Certainly feminism illustrates for us the complaint cycle, but women of all persuasions do the same thing in a myriad of ways. It all begins with discontent. I think it is safe to assume that Eve had been content in the garden until the serpent made his evil suggestion. “Why don’t you get to eat from this tree?” Apparently, Eve had not felt deprived until that moment. The discontent is what set her up for the deception (aka, lie) that immediately followed. And she bit.
Women are far less vulnerable to deception when they are content. How many contented Christian women are apt to marry an unbeliever? No chance. But a discontented woman is more prone to rationalize and swallow the deceit. “Well, he went to church as a kid. And he’s not an atheist. And I prayed that if God didn’t want me to marry him, that He would take away my love for him, and He didn’t take it away, so I think that is a sign.” A contented spirit gives you a clear head and enables you to see the folly.

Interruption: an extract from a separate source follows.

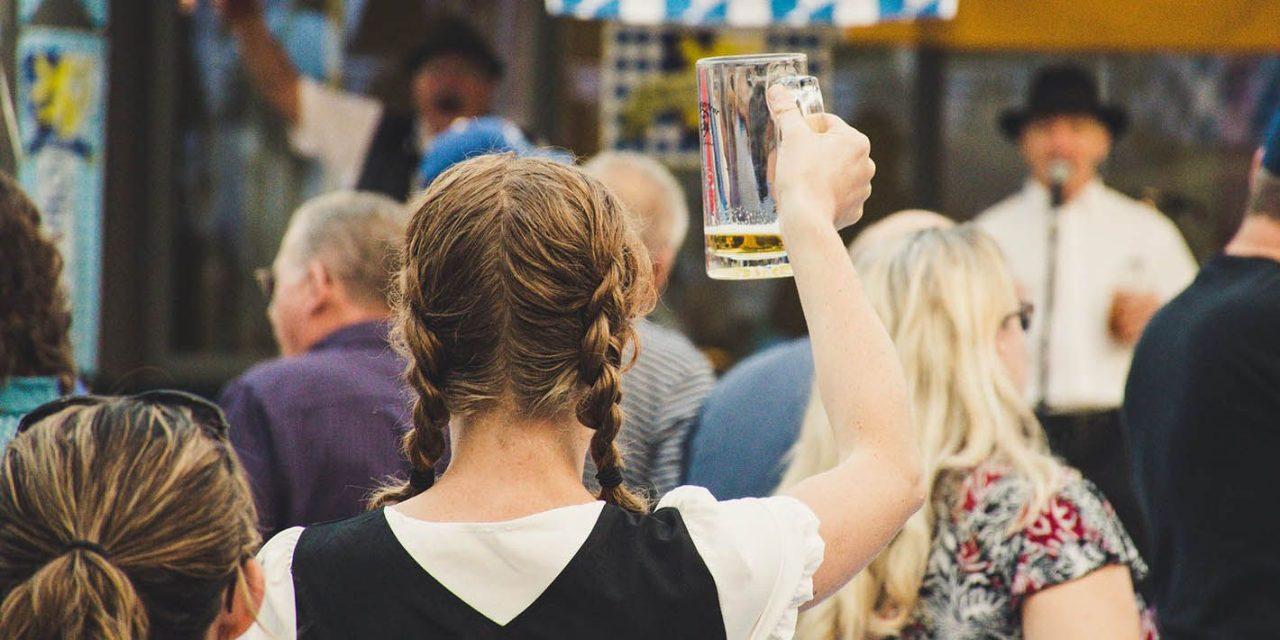La Carolina se prepara para la celebración de la II Fiesta de la Cerveza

In the world of feminism we’ve seen the cycle played out on a national scale. Women were discontent “just” being at home and swallowed the lie about finding fulfillment behind a desk somewhere. They felt “unfulfilled” in their calling as mothers and were set up to believe the lie that children hinder a woman’s progress to self-fulfillment. They compared themselves to men and felt inferior (what a dumb thing to do) and were set up to believe they could be happy trying to behave like men do. I could keep going, but I hope you see what I mean. It’s very much like volleyball: the discontentment is the set; the deception is the spike.
Now many feminists are waking up to the fact that the promise of fulfillment out in the workplace was barren indeed. But just deciding to barge back into their homes (if they have one) without repenting of the initial discontentment, just insures that the cycle will just start over again.
Women are naturally complainers. That’s the only explanation for all the warnings in Proverbs to stay away from the contentious wife, the angry woman, the brawling woman, the clamorous, foolish and odious woman. Yikes. It’s like he’s talking to us.
I remember the shock I had attending my first Bible study for married women. All they did was complain about their husbands and I felt sorry for them all because I had gotten such a good one. But then I learned that complaining about husbands is just part of the liturgy for many women. And the more they hear themselves complain, the more discontent they become, and the weaker they are to resist the lies and deception that are waiting in the wings.
Beware discontent. Beware the cycle of complaint. It robs women of fruitfulness and leaves them confused and misguided.
Let me end with a quote from one of my favorite Puritans, Jeremiah Burroughs: “I find a sufficiency of satisfaction in my own heart, through the grace of Christ that is in me….I have a sufficient portion between Christ and my soul abundantly to satisfy me in every condition.”